# Action item
Repeat the lines below word for word, leaving out the pictures.

# Study material
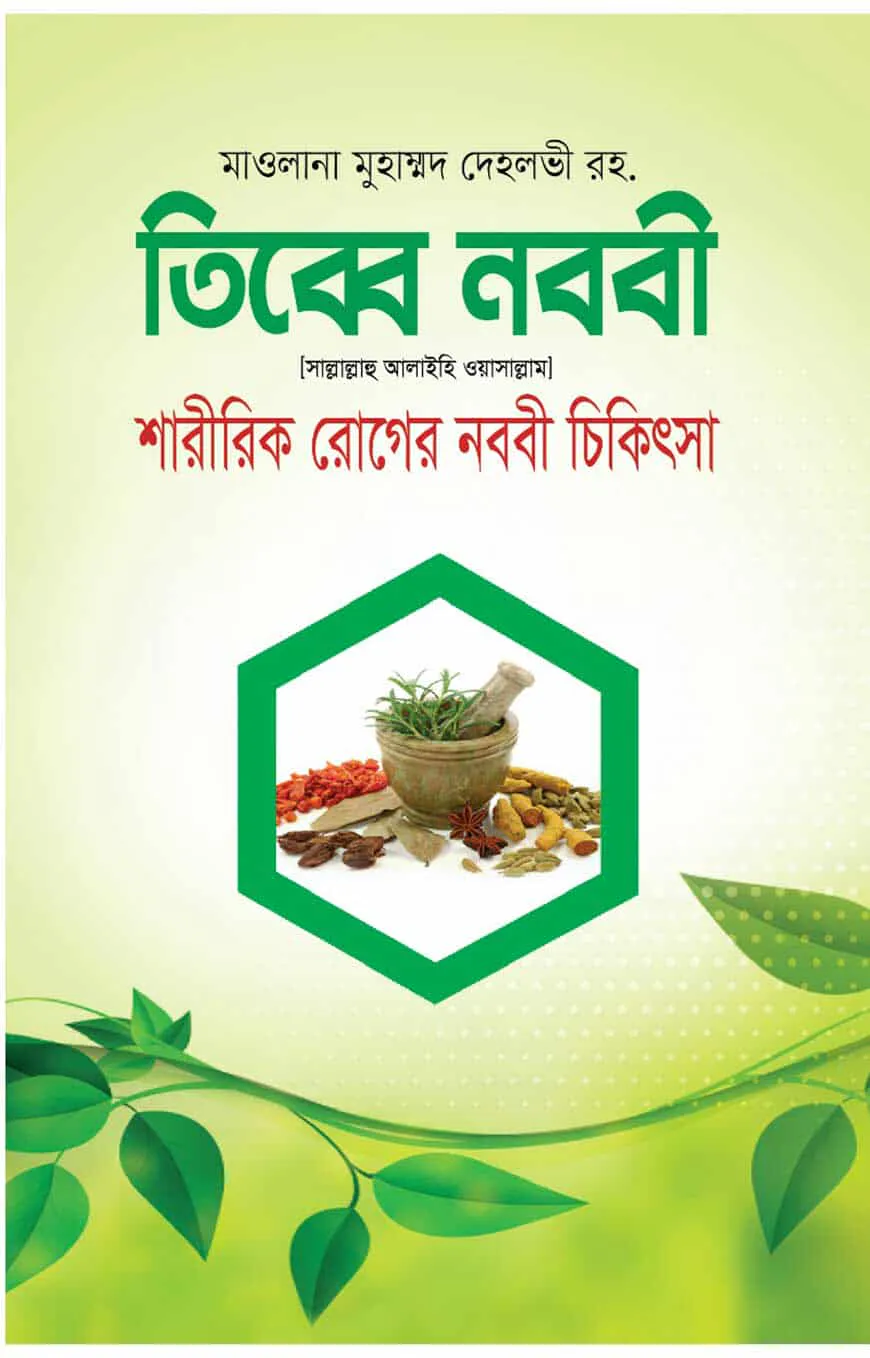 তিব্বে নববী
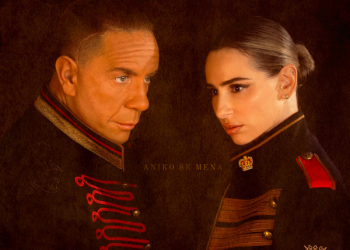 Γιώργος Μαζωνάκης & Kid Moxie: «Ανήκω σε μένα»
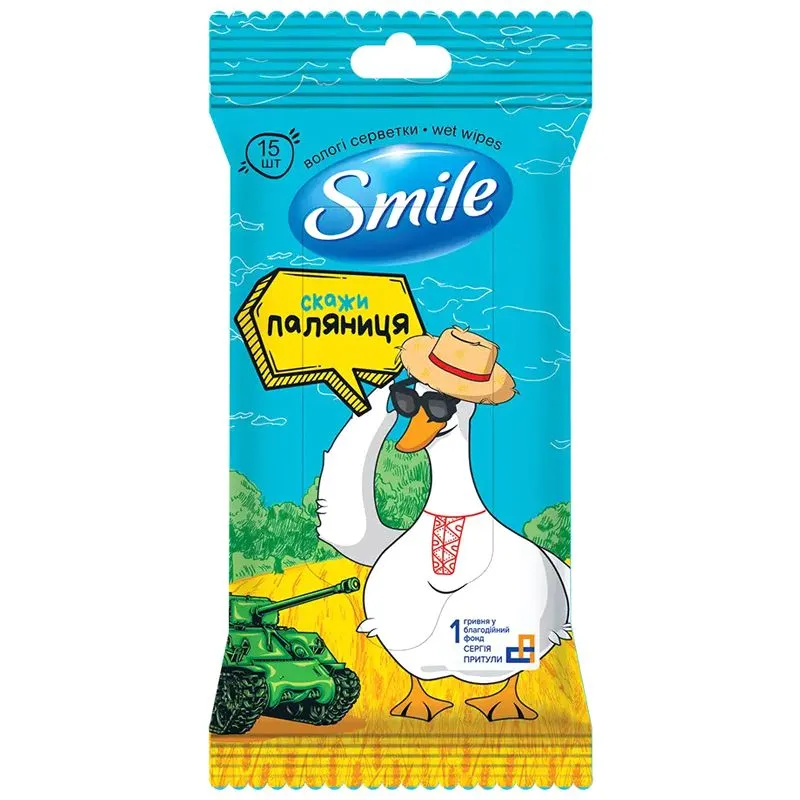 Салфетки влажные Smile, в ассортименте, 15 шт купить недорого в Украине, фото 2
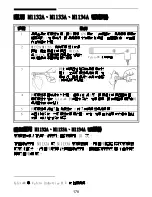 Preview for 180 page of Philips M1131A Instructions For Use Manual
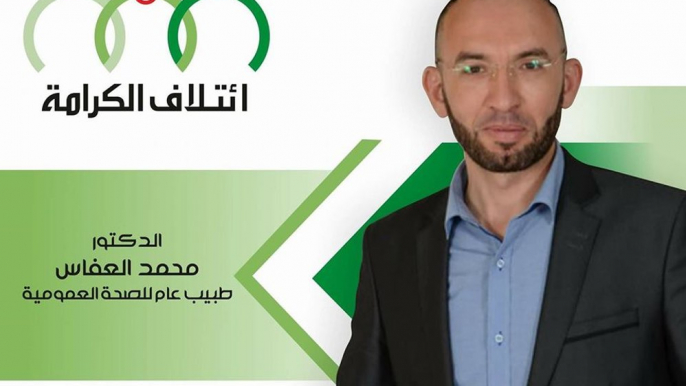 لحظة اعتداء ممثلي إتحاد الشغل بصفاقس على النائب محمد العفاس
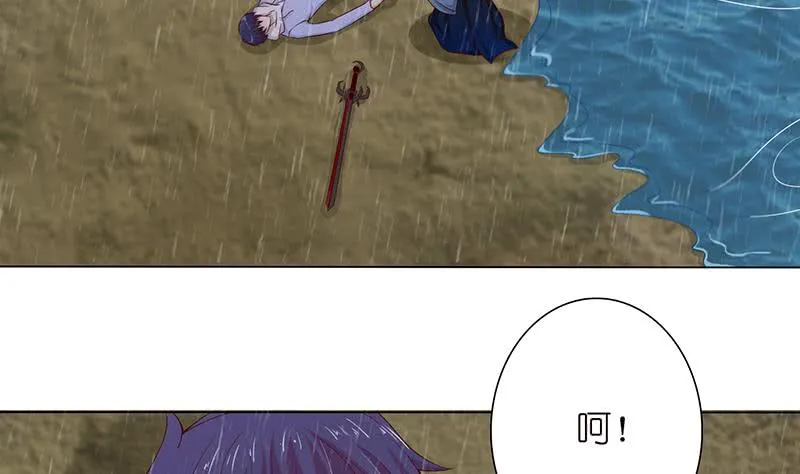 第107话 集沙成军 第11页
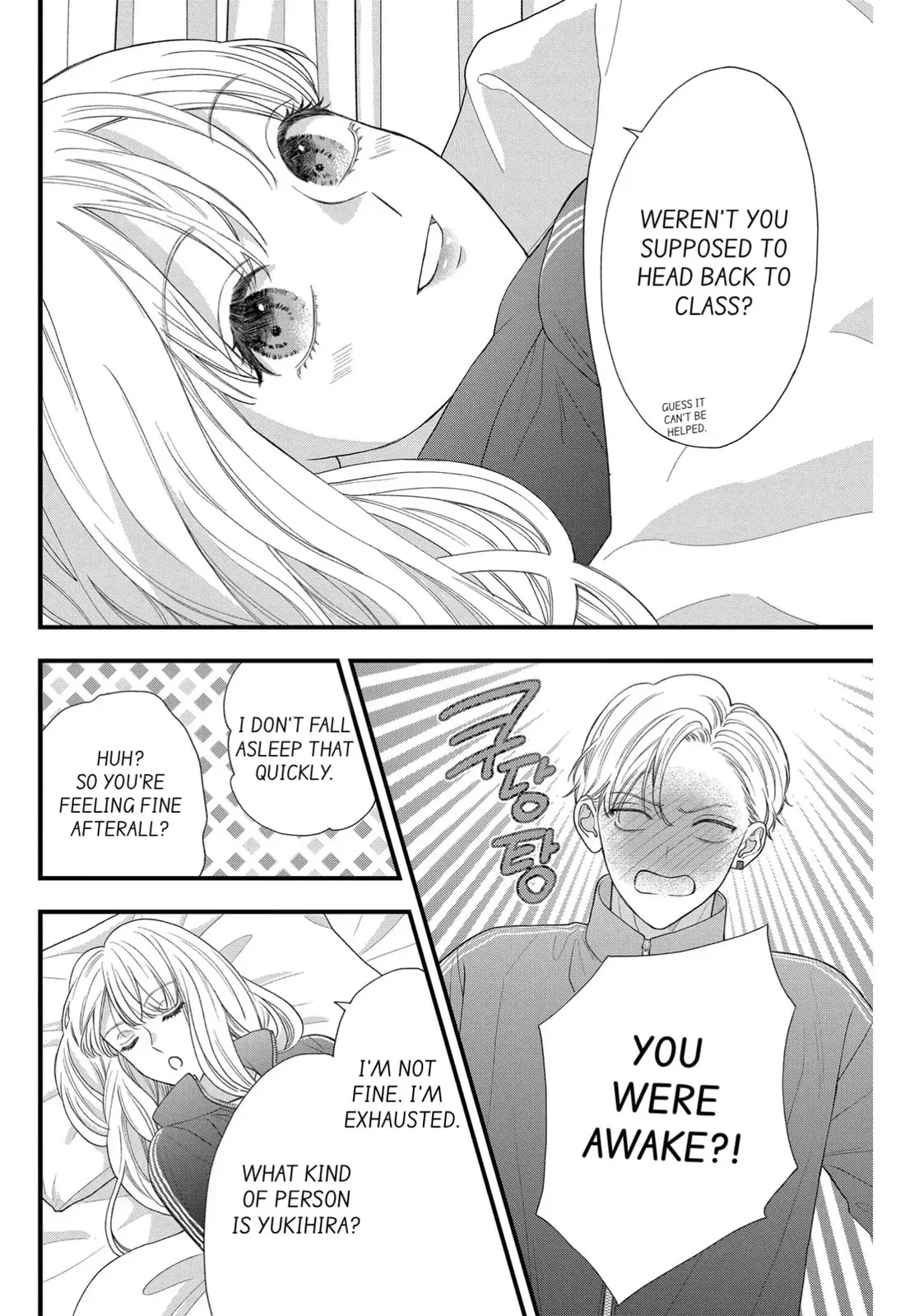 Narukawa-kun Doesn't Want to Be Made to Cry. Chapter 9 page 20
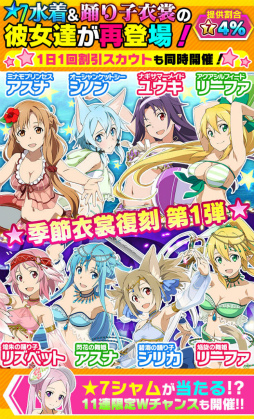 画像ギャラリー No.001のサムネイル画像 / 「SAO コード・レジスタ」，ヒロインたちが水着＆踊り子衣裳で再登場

# Solved problem
 তিব্বে নববী
 Γιώργος Μαζωνάκης & Kid Moxie: «Ανήκω σε μένα»
 Салфетки влажные Smile, в ассортименте, 15 шт купить недорого в Украине, фото 2
 Preview for 180 page of Philips M1131A Instructions For Use Manual
 لحظة اعتداء ممثلي إتحاد الشغل بصفاقس على النائب محمد العفاس
 第107话 集沙成军 第11页
 Narukawa-kun Doesn't Want to Be Made to Cry. Chapter 9 page 20
 画像ギャラリー No.001のサムネイル画像 / 「SAO コード・レジスタ」，ヒロインたちが水着＆踊り子衣裳で再登場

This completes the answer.